After the Miraflores locks, we sailed on the Miraflores lake to the Pedro Miguel Lock. It was "soap, rinse, repeat" with mules, closing the lock doors, filling the chamber and moving on. The Pedro Miguel lock was a single lock that raised us 31 feet from 54 feet to the 85 feet of Gatun Lake.









We sailed through the Cut and Gatun lake.



When we got to the Gatun locks, we realized that the western lock was shut down and under construction and improvement.




Only two ships could be transiting one lane of the canal at a time. So we sat and waited for the other ship to exit and the mules to return for us.









We eventually made it through to the Caribbean Sea at about 4pm.
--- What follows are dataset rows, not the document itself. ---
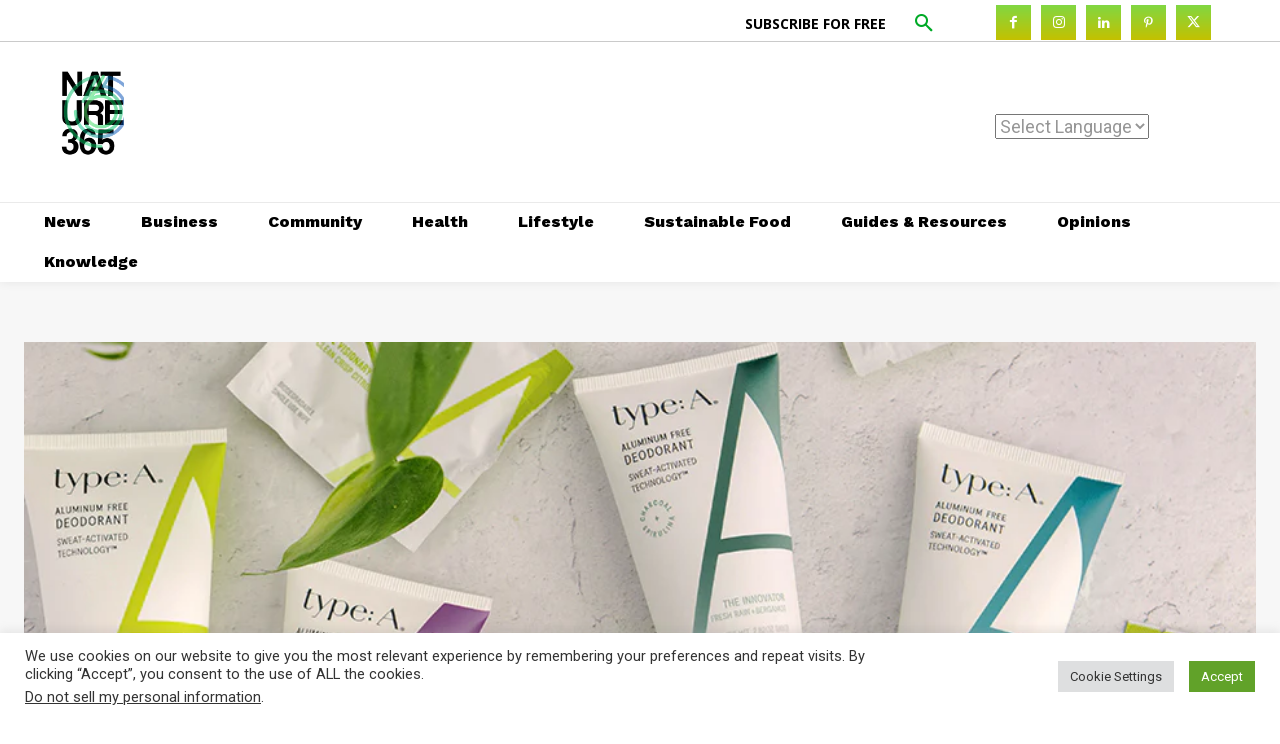

--- FILE ---
content_type: text/html; charset=UTF-8
request_url: https://nature365.org/wp-admin/admin-ajax.php?td_theme_name=Newspaper&v=12.7
body_size: -340
content:
{"14123":28}

--- FILE ---
content_type: text/html; charset=utf-8
request_url: https://www.google.com/recaptcha/api2/aframe
body_size: 118
content:
<!DOCTYPE HTML><html><head><meta http-equiv="content-type" content="text/html; charset=UTF-8"></head><body><script nonce="yKphqVBxnogsJiIPNGLPMA">/** Anti-fraud and anti-abuse applications only. See google.com/recaptcha */ try{var clients={'sodar':'https://pagead2.googlesyndication.com/pagead/sodar?'};window.addEventListener("message",function(a){try{if(a.source===window.parent){var b=JSON.parse(a.data);var c=clients[b['id']];if(c){var d=document.createElement('img');d.src=c+b['params']+'&rc='+(localStorage.getItem("rc::a")?sessionStorage.getItem("rc::b"):"");window.document.body.appendChild(d);sessionStorage.setItem("rc::e",parseInt(sessionStorage.getItem("rc::e")||0)+1);localStorage.setItem("rc::h",'1769912101103');}}}catch(b){}});window.parent.postMessage("_grecaptcha_ready", "*");}catch(b){}</script></body></html>

--- FILE ---
content_type: application/x-javascript
request_url: https://nature365.org/wp-content/plugins/sitepress-multilingual-cms/res/js/cookies/language-cookie.js?ver=4.5.8
body_size: -130
content:
jQuery(function () {
    jQuery.each(wpml_cookies, function (cookieName, cookieData) {
        document.cookie = cookieName + '=' + cookieData.value + ';expires=' + cookieData.expires + '; path=' + cookieData.path
    });
});
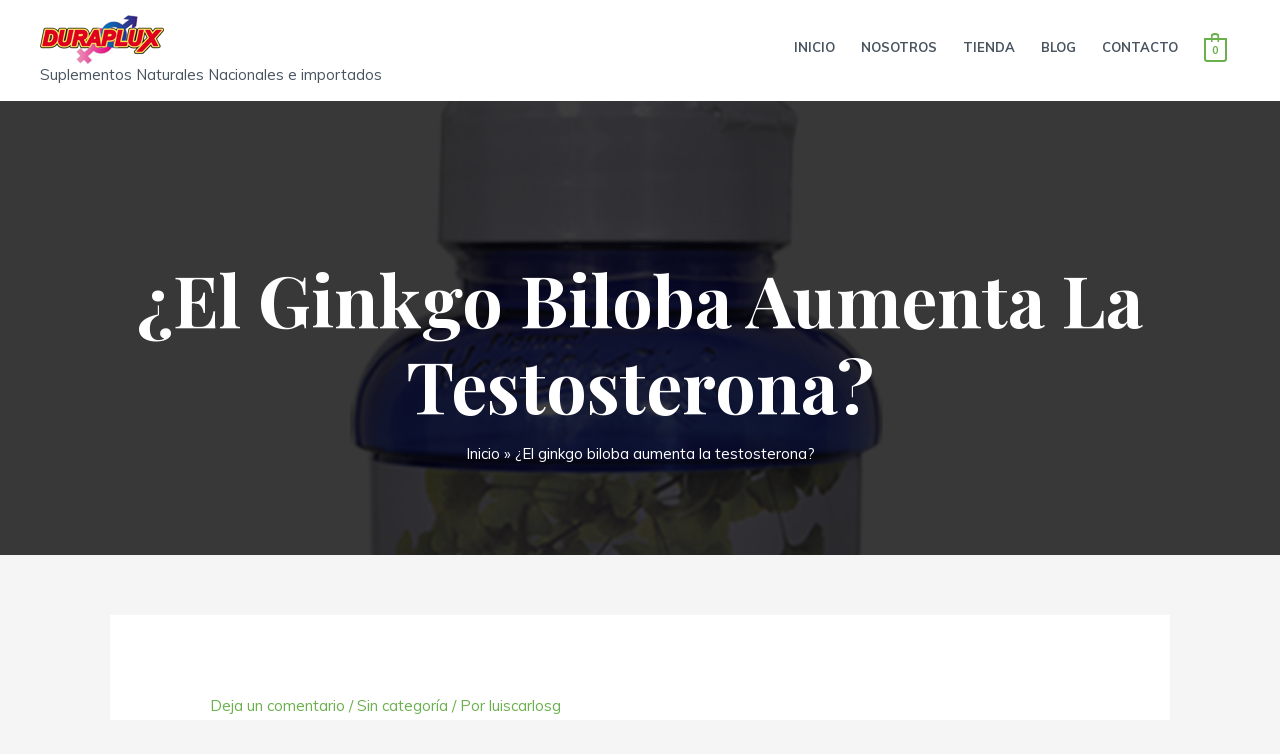

--- FILE ---
content_type: text/html; charset=UTF-8
request_url: https://duraplux.com/wp-admin/admin-ajax.php
body_size: -278
content:
{"status":"true","subTotalAmount":0}

--- FILE ---
content_type: text/css
request_url: https://duraplux.com/wp-content/uploads/elementor/css/post-201.css?ver=1703027199
body_size: 103
content:
.elementor-201 .elementor-element.elementor-element-17ff20e5:not(.elementor-motion-effects-element-type-background), .elementor-201 .elementor-element.elementor-element-17ff20e5 > .elementor-motion-effects-container > .elementor-motion-effects-layer{background-color:#000000;}.elementor-201 .elementor-element.elementor-element-17ff20e5{transition:background 0.3s, border 0.3s, border-radius 0.3s, box-shadow 0.3s;margin-top:0px;margin-bottom:0px;padding:100px 0px 0px 0px;}.elementor-201 .elementor-element.elementor-element-17ff20e5 > .elementor-background-overlay{transition:background 0.3s, border-radius 0.3s, opacity 0.3s;}.elementor-201 .elementor-element.elementor-element-1c94b345{--grid-template-columns:repeat(0, auto);--icon-size:22px;--grid-column-gap:12px;--grid-row-gap:0px;}.elementor-201 .elementor-element.elementor-element-1c94b345 .elementor-widget-container{text-align:center;}.elementor-201 .elementor-element.elementor-element-1c94b345 .elementor-social-icon{background-color:rgba(255,255,255,0);border-style:solid;border-width:2px 2px 2px 2px;border-color:rgba(178,204,0,0.61);}.elementor-201 .elementor-element.elementor-element-1c94b345 .elementor-social-icon i{color:#ffffff;}.elementor-201 .elementor-element.elementor-element-1c94b345 .elementor-social-icon svg{fill:#ffffff;}.elementor-201 .elementor-element.elementor-element-1c94b345 .elementor-icon{border-radius:50px 50px 50px 50px;}.elementor-201 .elementor-element.elementor-element-1c94b345 .elementor-social-icon:hover{background-color:#b2cc00;}.elementor-201 .elementor-element.elementor-element-1c94b345 .elementor-social-icon:hover i{color:#ffffff;}.elementor-201 .elementor-element.elementor-element-1c94b345 .elementor-social-icon:hover svg{fill:#ffffff;}@media(max-width:1024px){.elementor-201 .elementor-element.elementor-element-17ff20e5{padding:80px 0px 0px 0px;}}@media(max-width:767px){.elementor-201 .elementor-element.elementor-element-17ff20e5{padding:50px 0px 0px 0px;}}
Pre-dinner cocktails were in the Palm Court, and we enjoyed Patty’s company.  We had decided on a casual dinner and ate in the Churrascaria.  We had a nice salad and a couple pieces of shrimp and meat.  No sides.  We’ve decided the Churrascaria offers a light dinner for us as we enjoy a nice salad and then a small portion of protein.  We don’t even look at the sides or desserts (although I’m sure they are wonderful!)

The main entertainment was a comedian – Ralph Harris, who counts Dreamgirls, Seinfeld, In Living Color, The Tonight Show with Jay Leno and Late Night with Conan O’Brian.  He starred in the sitcom On Our Own.  He was funny, but definitely missed on at least one of the subject lines.
Afterwards the Crystal Ensemble of Singers & Dancers and the Crystal Showband presented Rock & Pop-A-Mania in the Starlite Club.  It was a high energy, fun show.
Today we walked 13,239 steps, 6.5 miles.